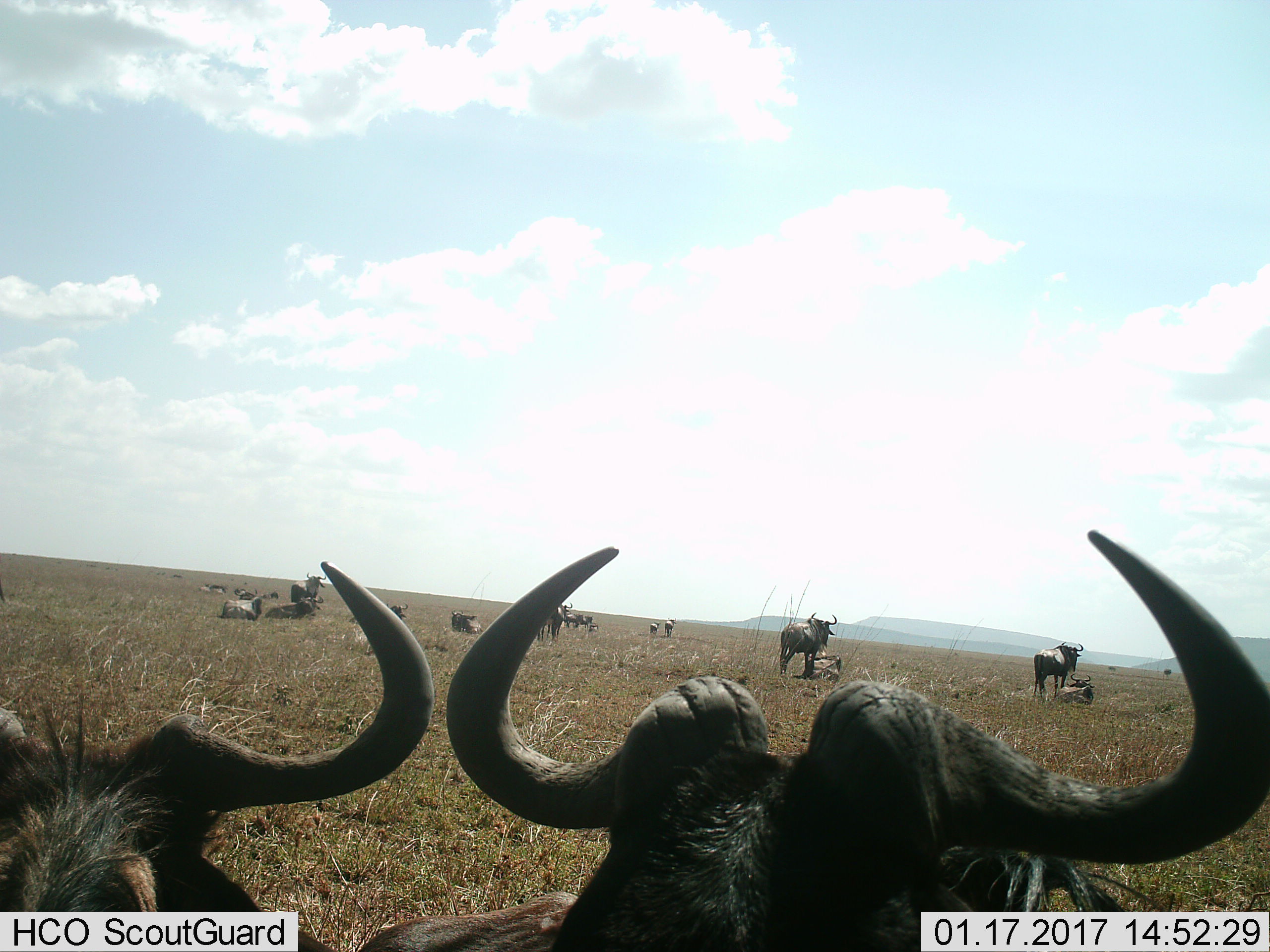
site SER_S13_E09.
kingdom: Animalia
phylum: Chordata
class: Mammalia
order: Artiodactyla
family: Bovidae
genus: Connochaetes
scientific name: Connochaetes taurinus taurinus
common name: blue wildebeest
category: wildebeestblue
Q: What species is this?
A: Wildebeestblue (blue wildebeest) (Connochaetes taurinus taurinus).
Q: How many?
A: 11-50.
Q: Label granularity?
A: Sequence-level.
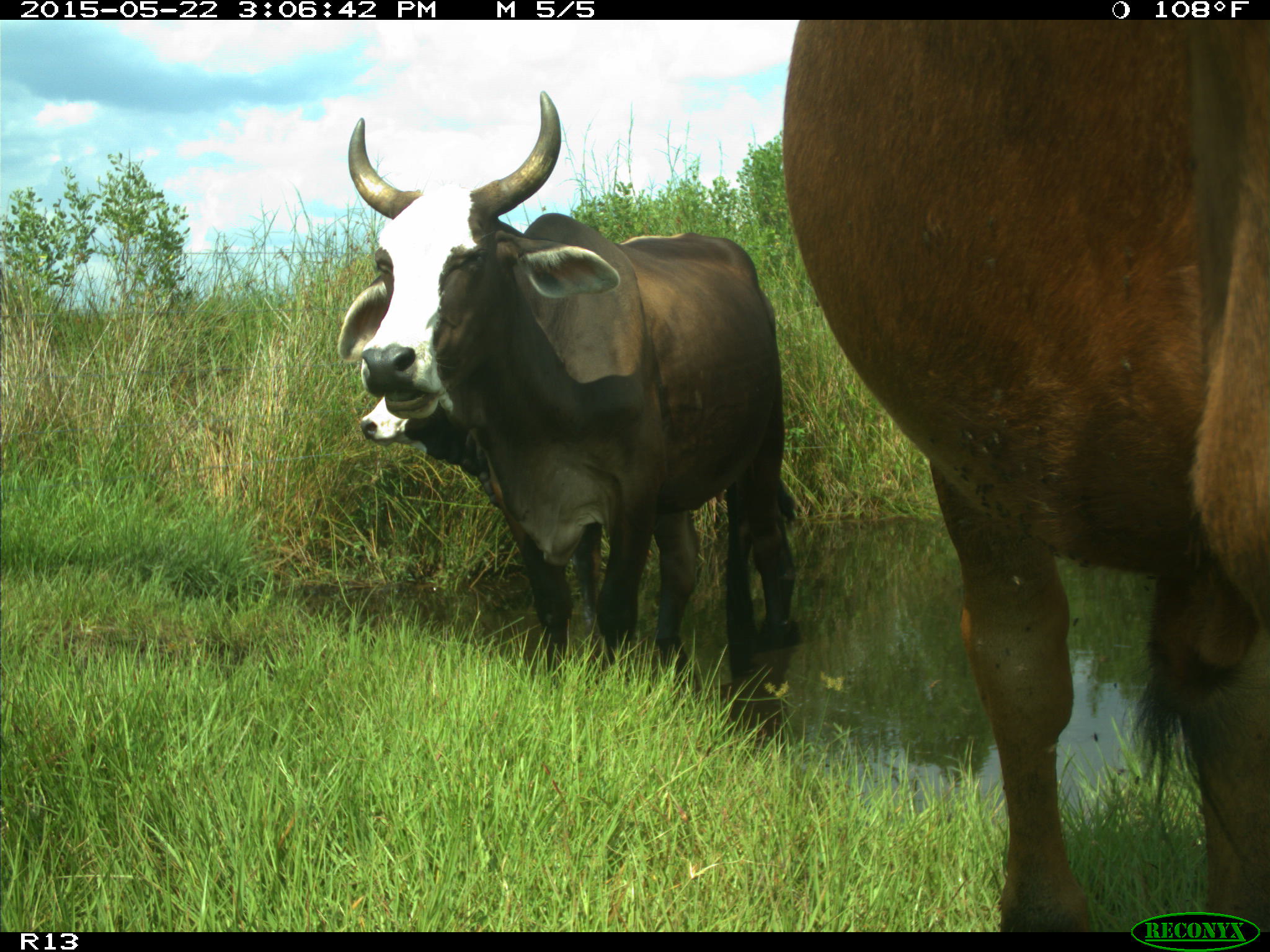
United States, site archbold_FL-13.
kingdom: Animalia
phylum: Chordata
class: Mammalia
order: Artiodactyla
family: Bovidae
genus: Bos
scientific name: Bos taurus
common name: domestic cow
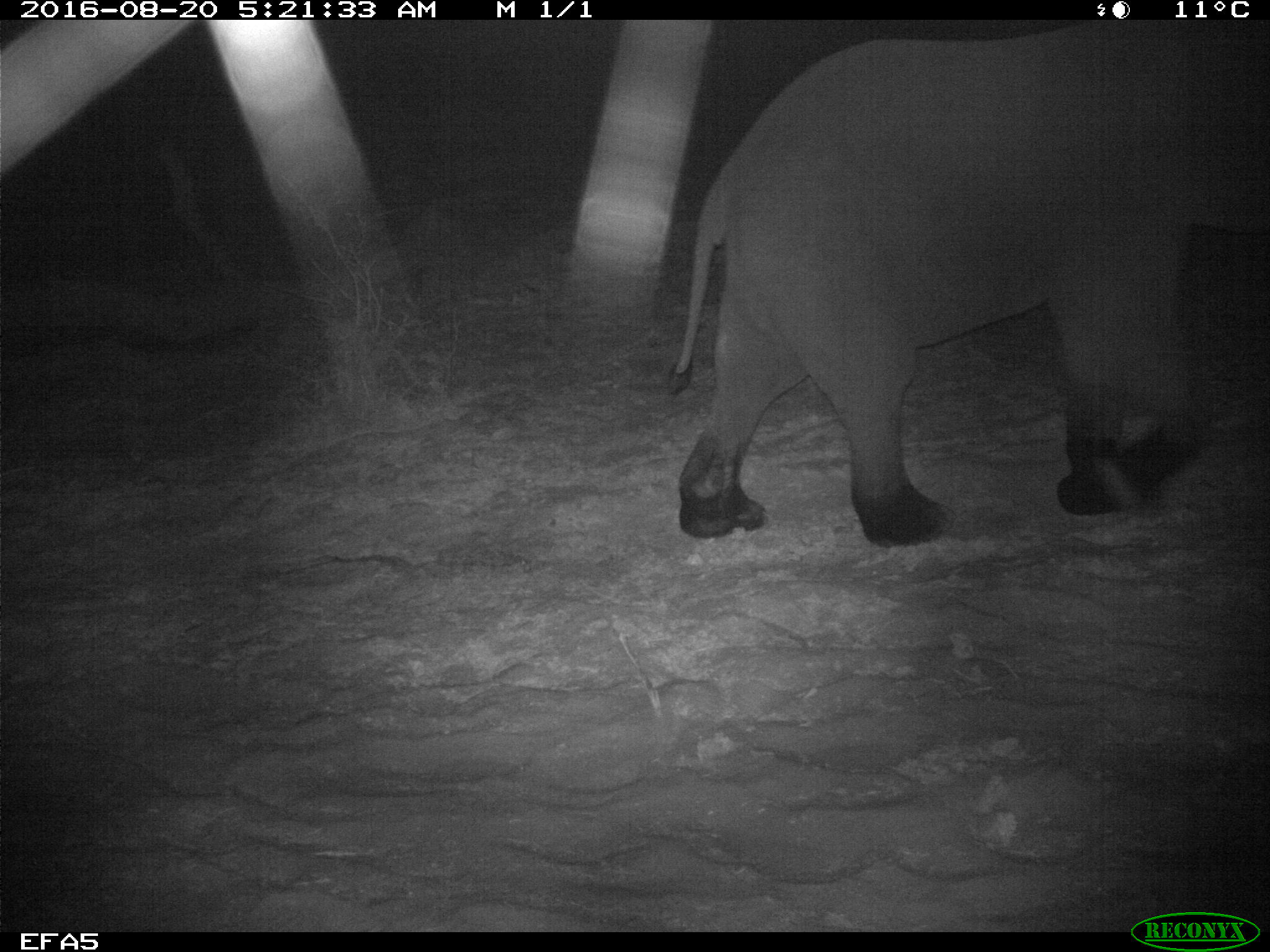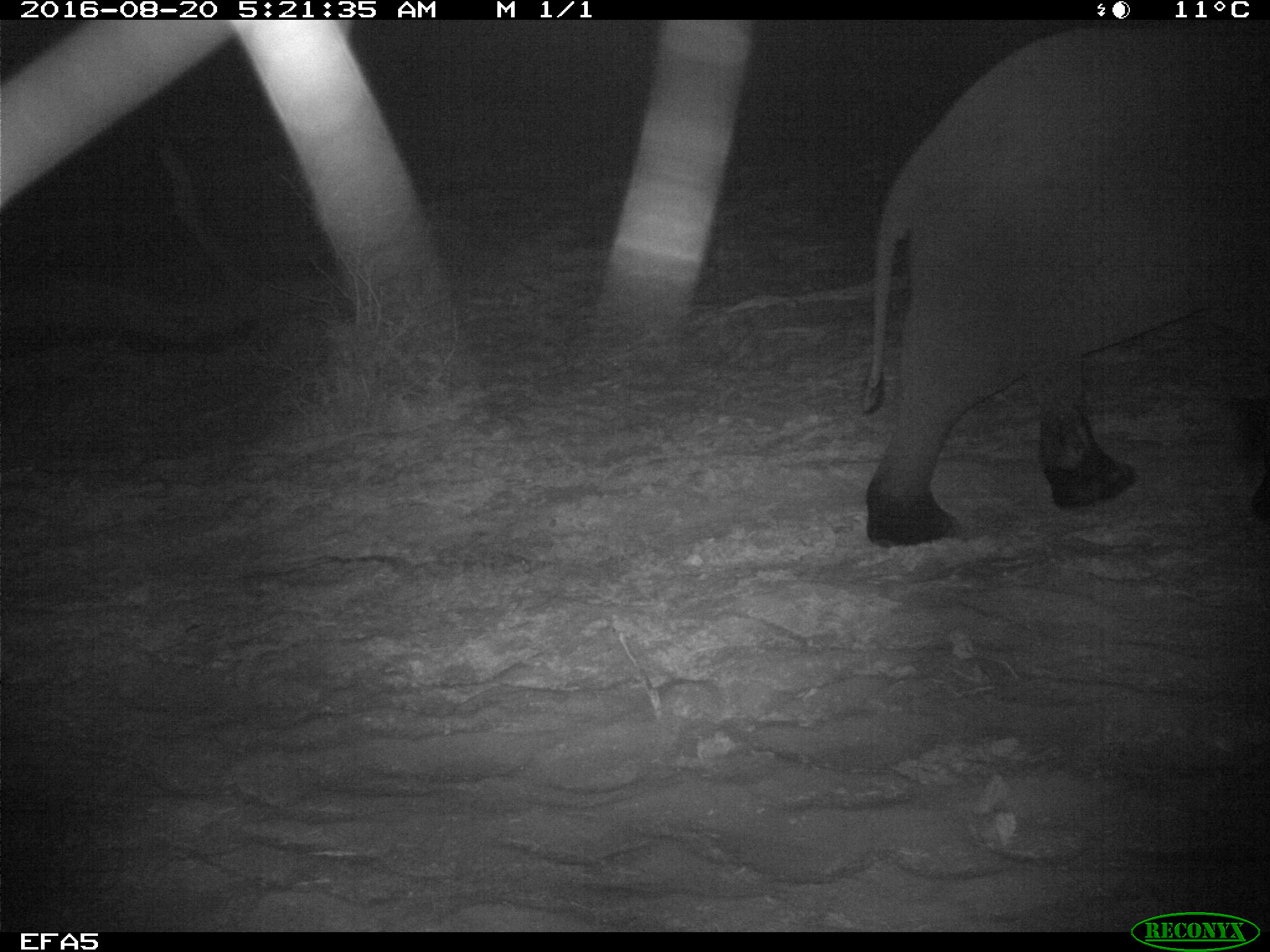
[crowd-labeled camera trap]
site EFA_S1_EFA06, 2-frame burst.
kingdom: Animalia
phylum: Chordata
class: Mammalia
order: Proboscidea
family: Elephantidae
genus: Loxodonta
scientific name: Loxodonta africana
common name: african bush elephant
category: elephant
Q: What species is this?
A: Elephant (african bush elephant) (Loxodonta africana).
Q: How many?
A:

__________

All of the entries above should be retyped exactly, with the pictures left out.

* Expected output:
site SER_S13_E09.
kingdom: Animalia
phylum: Chordata
class: Mammalia
order: Artiodactyla
family: Bovidae
genus: Connochaetes
scientific name: Connochaetes taurinus taurinus
common name: blue wildebeest
category: wildebeestblue
Q: What species is this?
A: Wildebeestblue (blue wildebeest) (Connochaetes taurinus taurinus).
Q: How many?
A: 11-50.
Q: Label granularity?
A: Sequence-level.
United States, site archbold_FL-13.
kingdom: Animalia
phylum: Chordata
class: Mammalia
order: Artiodactyla
family: Bovidae
genus: Bos
scientific name: Bos taurus
common name: domestic cow
[crowd-labeled camera trap]
site EFA_S1_EFA06, 2-frame burst.
kingdom: Animalia
phylum: Chordata
class: Mammalia
order: Proboscidea
family: Elephantidae
genus: Loxodonta
scientific name: Loxodonta africana
common name: african bush elephant
category: elephant
Q: What species is this?
A: Elephant (african bush elephant) (Loxodonta africana).
Q: How many?
A:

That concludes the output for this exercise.